_Stored data_
******

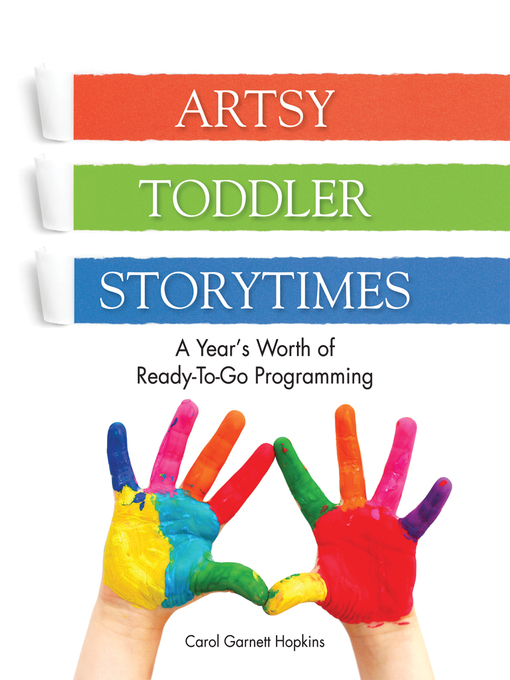 Title details for Artsy Toddler Storytimes by Carol Garnett Hopkins - Available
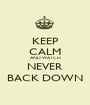 KEEP CALM AND WATCH NEVER BACK DOWN - Personalised Poster A1 size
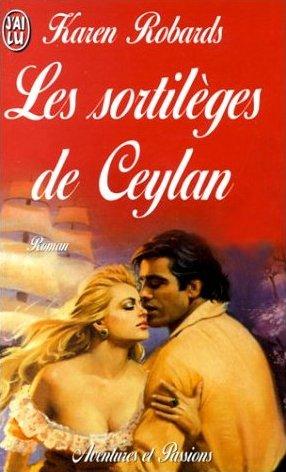 Les sortilèges de Ceylan de Karen Robards Le_sor10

******

_Directions_
The listing is to be repeated word for word, with all pictures omitted.

_Result_
 Title details for Artsy Toddler Storytimes by Carol Garnett Hopkins - Available
 KEEP CALM AND WATCH NEVER BACK DOWN - Personalised Poster A1 size
 Les sortilèges de Ceylan de Karen Robards Le_sor10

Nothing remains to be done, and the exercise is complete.